◆ Extracted text
Oral Presentation- Symposium 12th International Mammalogical Congress

Do Neotropical bats play a role as potential natural reservoirs of Araraquara hantavirus? (#31)

Gilberto Sabino-Santos Jr 1 , Felipe GM Maia 1 , Ronaldo B Martins Junior 1 , Talita B Gagliardi 1 , William M Souza 1 , Natalia B Silva 1 , Renata L Muylaert 2 , Marjorie C Pontelli 1 , Luciano KS Luna 3 , Danilo M Melo 1 , Ricardo S Cardoso 1 , Priscila R Mamani-Zapana 1 , Thallyta M Vieira 4 , Norma M Melo 5 , Colleen B Jonsson 6 , Douglas G Goodin 7 , Jorge Salazar-Bravo 8 , Luis LP Silva 1 , Eurico Arruda 1 , Luiz TM Figueiredo 1
  1. Centre for Virology Research, School of Medicine in Ribeirão Preto - University of São Paulo, Ribeirão Preto, São Paulo, Brazil
  2. Department of Ecology, São Paulo State University, Rio Claro, São Paulo, Brazil
  3. Institute for Molecular Biology of Paraná State, Curitiba, Paraná, Brazil
  4. Department of Biological Sciences, State University of Montes Claros, Montes Claros, Minas Gerais, Brazil
  5. Department of Parasitology, Institute of Biological Sciences - Federal University of Minas Gerais, Belo Horizonte, Minas Gerais, Brazil
  6. Department of Microbiology, National Institute for Mathematical and Biological Synthesis, Knoxville, Tennessee, United States
  7. Department of Geography, Kansas State University, Manhattan, Kansas, United States
  8. Department of Biological Sciences, Texas Tech University, Lubbock, Texas, United States

Bats (order Chiroptera) are known to harbor a large diversity of emerging pathogens, being second only to rodents. Viruses are the most abundant biological entities on the planet, and viruses that have their origin in the animal world cause most of the emerging diseases in humans. Viruses from bats can become important zoonoses, transmitted to domestic animals and humans via bats because of their ability to fly. Until 2012, there was only one report of hantavirus in bats. Then, it was thought that hantaviruses were rodent-insectivore borne pathogens. However new species of hantaviruses have been associated with bats, expanding the potential reservoirs and range of these viruses. To investigate if Neotropical bats harbor hantavirus, we captured 275 bats from February 2012 to April 2014 in south-eastern Brazil. From the captured bats, 53 individuals of different species were tested for hantavirus infection. It was possible to amplify a partial genome of S segment from the frugivore Carollia perspicillata and the common vampire bat Desmodus rotundus. The nucleotide sequences obtained showed high similarity with Araraquara virus, considered to be the most lethal genotype in the Andes virus clade, and perhaps in the world. Yet, we were able to find evidence of hantavirus infection throughout the organs, tissues and urine of D. rotundus. We report here for the first time in the Americas a hantavirus systemic infection in Neotropical bats, and we provide strong evidence that Neotropical bats may be playing a role as reservoirs disseminating lethal hantavirus.

◆ Work order
Please print the part of the bat hantavirus abstract from "Oral Presentation- Symposium" to "Araraquara hantavirus? (#31)", word for word.

◆ Data excerpts
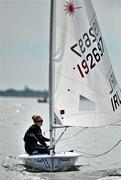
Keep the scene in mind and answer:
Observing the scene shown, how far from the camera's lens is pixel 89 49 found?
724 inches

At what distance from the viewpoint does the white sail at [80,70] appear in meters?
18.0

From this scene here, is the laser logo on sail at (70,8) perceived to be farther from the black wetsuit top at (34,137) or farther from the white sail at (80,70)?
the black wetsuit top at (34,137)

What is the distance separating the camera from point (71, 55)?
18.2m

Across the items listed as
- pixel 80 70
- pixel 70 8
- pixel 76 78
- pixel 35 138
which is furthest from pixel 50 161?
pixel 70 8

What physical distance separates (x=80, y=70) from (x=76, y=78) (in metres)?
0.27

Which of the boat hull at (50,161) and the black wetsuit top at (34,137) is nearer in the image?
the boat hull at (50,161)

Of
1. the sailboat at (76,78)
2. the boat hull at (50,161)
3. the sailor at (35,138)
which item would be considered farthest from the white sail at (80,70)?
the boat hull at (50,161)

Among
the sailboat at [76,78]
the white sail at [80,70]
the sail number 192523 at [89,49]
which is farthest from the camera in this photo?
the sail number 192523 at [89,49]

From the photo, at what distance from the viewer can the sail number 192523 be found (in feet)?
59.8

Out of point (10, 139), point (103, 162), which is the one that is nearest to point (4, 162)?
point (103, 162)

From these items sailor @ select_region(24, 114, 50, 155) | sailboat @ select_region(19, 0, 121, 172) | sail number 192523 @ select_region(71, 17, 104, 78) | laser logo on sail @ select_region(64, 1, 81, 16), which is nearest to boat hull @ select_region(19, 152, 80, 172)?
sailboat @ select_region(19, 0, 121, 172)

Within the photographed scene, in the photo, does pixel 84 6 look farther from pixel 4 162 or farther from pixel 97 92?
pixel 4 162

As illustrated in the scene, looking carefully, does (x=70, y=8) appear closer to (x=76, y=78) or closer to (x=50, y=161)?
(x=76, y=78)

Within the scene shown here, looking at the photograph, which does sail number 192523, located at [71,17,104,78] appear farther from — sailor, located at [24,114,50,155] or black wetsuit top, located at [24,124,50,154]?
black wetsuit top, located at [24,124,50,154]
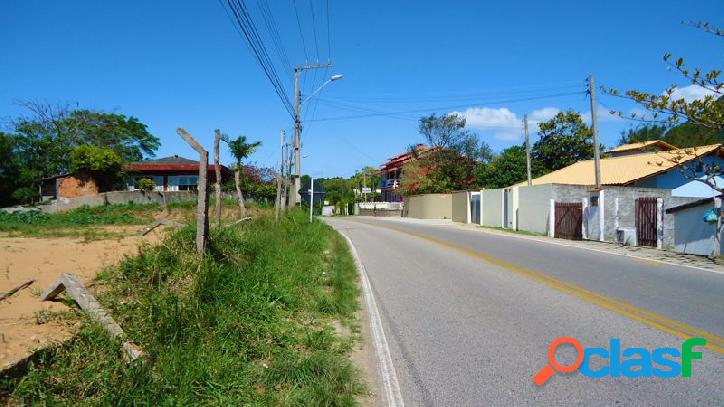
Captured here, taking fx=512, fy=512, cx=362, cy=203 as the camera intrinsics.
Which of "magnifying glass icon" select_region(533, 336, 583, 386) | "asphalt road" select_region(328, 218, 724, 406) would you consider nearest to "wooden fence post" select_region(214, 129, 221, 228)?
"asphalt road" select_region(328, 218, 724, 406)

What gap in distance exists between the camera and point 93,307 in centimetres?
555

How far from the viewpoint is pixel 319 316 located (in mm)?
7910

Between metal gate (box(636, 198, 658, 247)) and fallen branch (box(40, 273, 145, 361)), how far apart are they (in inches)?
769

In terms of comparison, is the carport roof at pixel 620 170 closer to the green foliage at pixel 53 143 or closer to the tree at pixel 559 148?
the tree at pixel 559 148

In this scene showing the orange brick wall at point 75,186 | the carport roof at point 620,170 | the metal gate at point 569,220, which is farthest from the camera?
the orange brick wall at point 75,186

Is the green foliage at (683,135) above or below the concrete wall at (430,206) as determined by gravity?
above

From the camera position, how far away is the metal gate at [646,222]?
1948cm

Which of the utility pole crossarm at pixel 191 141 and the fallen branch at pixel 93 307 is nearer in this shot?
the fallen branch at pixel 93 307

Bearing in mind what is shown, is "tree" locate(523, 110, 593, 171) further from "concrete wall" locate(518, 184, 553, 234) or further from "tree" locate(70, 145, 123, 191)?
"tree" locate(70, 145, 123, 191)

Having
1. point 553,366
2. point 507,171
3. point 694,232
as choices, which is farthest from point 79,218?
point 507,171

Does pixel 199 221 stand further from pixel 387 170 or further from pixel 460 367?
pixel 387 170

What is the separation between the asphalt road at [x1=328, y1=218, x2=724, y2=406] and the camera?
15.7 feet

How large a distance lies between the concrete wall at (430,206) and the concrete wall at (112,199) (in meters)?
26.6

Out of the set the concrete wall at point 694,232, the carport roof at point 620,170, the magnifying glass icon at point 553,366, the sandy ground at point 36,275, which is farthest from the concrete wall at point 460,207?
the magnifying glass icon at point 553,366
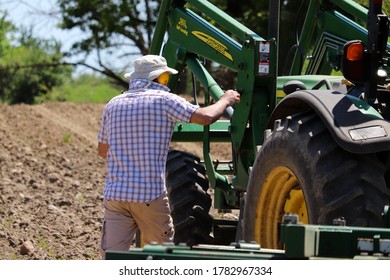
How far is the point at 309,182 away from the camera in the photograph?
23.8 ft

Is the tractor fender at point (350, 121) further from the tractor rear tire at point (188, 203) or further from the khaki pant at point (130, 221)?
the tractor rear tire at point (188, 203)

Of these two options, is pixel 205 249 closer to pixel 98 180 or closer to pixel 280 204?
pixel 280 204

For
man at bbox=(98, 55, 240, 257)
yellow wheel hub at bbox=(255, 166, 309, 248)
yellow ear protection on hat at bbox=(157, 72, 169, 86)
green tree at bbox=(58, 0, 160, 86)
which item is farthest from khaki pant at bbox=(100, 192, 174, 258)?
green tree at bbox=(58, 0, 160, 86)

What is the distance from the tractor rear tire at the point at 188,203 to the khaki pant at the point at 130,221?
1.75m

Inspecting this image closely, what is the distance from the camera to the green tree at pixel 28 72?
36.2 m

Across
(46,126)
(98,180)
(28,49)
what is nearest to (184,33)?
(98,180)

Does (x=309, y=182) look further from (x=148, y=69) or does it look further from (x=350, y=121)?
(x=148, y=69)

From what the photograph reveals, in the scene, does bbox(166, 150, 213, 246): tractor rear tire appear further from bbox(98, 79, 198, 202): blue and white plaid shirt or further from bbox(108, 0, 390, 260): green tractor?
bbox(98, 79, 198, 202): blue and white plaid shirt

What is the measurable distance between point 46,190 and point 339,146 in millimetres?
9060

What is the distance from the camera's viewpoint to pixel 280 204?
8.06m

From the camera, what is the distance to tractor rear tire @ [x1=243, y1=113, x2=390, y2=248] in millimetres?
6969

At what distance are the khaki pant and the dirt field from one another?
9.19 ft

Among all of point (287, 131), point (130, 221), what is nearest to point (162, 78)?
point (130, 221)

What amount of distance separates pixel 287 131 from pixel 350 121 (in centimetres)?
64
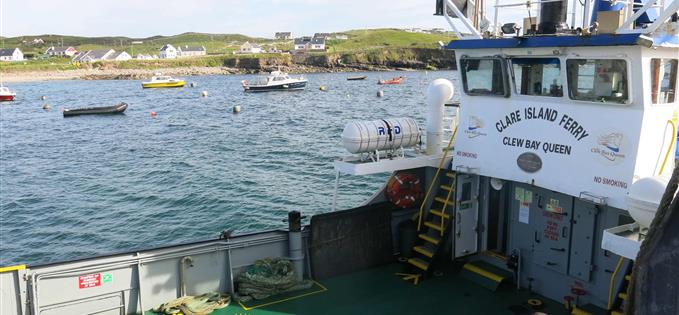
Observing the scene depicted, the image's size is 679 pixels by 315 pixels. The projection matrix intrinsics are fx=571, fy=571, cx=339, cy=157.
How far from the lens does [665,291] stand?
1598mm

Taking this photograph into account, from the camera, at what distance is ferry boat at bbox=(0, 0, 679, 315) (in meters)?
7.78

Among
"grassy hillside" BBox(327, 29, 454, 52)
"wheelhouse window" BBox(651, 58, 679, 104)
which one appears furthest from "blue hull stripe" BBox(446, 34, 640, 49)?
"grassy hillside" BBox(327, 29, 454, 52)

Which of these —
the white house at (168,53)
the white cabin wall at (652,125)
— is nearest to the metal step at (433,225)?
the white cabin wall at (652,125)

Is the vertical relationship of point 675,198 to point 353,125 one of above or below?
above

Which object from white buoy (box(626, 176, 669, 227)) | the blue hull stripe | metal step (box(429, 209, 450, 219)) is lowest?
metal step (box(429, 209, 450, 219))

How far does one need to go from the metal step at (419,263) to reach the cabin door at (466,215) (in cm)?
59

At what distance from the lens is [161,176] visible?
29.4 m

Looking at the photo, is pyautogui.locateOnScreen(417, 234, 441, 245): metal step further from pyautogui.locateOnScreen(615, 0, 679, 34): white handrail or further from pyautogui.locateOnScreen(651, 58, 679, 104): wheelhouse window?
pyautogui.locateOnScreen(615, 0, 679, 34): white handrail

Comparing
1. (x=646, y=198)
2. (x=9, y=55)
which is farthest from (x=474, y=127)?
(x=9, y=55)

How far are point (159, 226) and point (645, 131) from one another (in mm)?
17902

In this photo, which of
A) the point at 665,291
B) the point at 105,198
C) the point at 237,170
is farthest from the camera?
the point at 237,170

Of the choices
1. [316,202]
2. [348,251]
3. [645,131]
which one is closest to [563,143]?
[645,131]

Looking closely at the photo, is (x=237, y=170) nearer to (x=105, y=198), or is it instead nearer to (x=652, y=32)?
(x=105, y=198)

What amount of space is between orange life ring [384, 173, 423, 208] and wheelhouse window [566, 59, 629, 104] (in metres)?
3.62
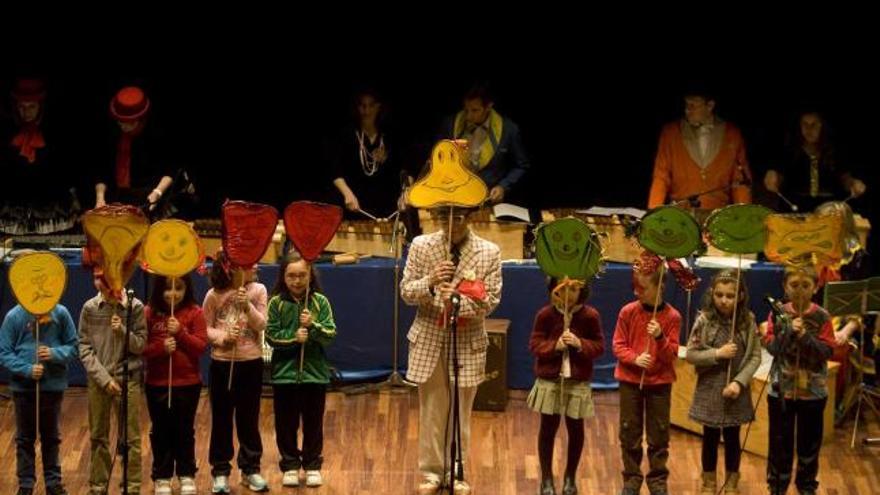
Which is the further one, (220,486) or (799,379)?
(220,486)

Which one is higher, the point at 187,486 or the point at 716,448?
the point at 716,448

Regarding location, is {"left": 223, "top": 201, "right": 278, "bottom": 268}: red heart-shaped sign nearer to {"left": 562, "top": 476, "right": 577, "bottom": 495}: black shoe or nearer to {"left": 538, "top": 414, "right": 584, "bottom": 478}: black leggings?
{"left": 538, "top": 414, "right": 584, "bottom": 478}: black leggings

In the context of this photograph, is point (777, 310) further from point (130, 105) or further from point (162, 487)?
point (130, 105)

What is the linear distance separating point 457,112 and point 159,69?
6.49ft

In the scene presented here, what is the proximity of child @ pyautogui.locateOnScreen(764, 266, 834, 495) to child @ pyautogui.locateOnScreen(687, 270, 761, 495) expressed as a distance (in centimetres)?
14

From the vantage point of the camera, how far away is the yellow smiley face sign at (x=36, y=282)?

◆ Response below
Oral Presentation- Symposium 12th International Mammalogical Congress

Do Neotropical bats play a role as potential natural reservoirs of Araraquara hantavirus? (#31)